-- START Text section --
Unfortunately, exact arithmetic can be very expensive and
the method has not been adopted by the CAD industry. In applications
for which a tessellation of the surfaces suffices, gaps can
easily be filled with a triangle strip or avoided altogether by careful
coordination while tessellating adjoining trimmed surfaces [Kumar
1996; Moreton 2001]. However, once a NURBS model has been reduced
to a C0 tessellation, it loses its character as a smooth surface
and operations such as offsetting become impossible.
[Song et al. 2004] and [Farouki et al. 2004] describe methods for
creating a non-tessellated, watertight approximation of two or more
intersecting NURBS surfaces. Each method produces a set of piecewise
C0 (but approximately C1) B´ezier patches, although if patches
adjacent to an intersection curve are edited, the surfaces become
discontinuous. Our technique produces a watertight C2 surface defined
using a single T-Spline control grid, so the surface remains C2
if the control points are moved. [Song et al. 2004] requires the solution
of a system of linear equations that under some conditions can
produce huge approximation errors. Our method is more amenable
to creating fillets than [Song et al. 2004] and [Farouki et al. 2004].
[Kristjansson et al. 2001] takes as input Loop subdivision surfaces,
although extension to other types of subdivision surfaces is possible.
[Kristjansson et al. 2001] produces a G2 watertight subdivision
surface defined by a multi-resolution control grid; the surface
remains G2 if the control grid is edited. The goal of [Kristjansson
et al. 2001] is an efficient algorithm suitable for animation, but not
necessarily for CAD.
A pertinent prior art to Section 3 is [Litke et al. 2001], which describes
a process of converting a trimmed subdivision surface into
an untrimmed subdivision surface such that each trimming curve on
the trimmed surface becomes a boundary curve on the untrimmed
surface. [Litke et al. 2001] uses an enhanced Loop surface (triangle
based), whereas our algorithm is based on tensor-product NURBS
surfaces. Both algorithms must perturb the surface in the neighborhood
of each trimming curve, but are capable of confining the
perturbation to an arbitrarily small magnitude and narrow neighborhood.
[Litke et al. 2001] uses trimming curves that lie in world
space, thus permitting the true intersection curve to serve as the
trimming curve, whereas we use conventional parametric trimming
curves, which can only approximate true intersection curves.
A key disadvantage of subdivision surfaces for use in CAD is their
incompatibility with NURBS. Billions of dollars have been invested
in NURBS software and models, and there is tremendous
economic pressure against abandoning the NURBS paradigm. Furthermore,
NURBS do have some advantages over subdivision surfaces.
-- END Text section --
### Your task
Translate this sentence from the passage on watertight NURBS surfaces into Spanish: "Billions of dollars have been invested in NURBS software and models, and there is tremendous economic pressure against abandoning the NURBS paradigm."
-- START Data section --
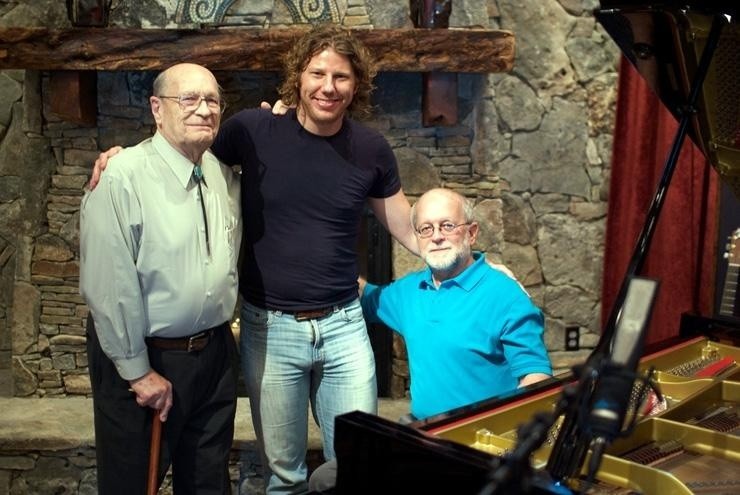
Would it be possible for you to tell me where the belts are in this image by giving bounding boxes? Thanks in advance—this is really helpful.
[145,329,214,352]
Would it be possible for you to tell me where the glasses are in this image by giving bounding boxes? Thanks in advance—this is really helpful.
-- END Data section --
### Exercise answer
Se han invertido miles de millones de dólares en software y modelos NURBS, y existe una enorme presión económica en contra de abandonar el paradigma NURBS.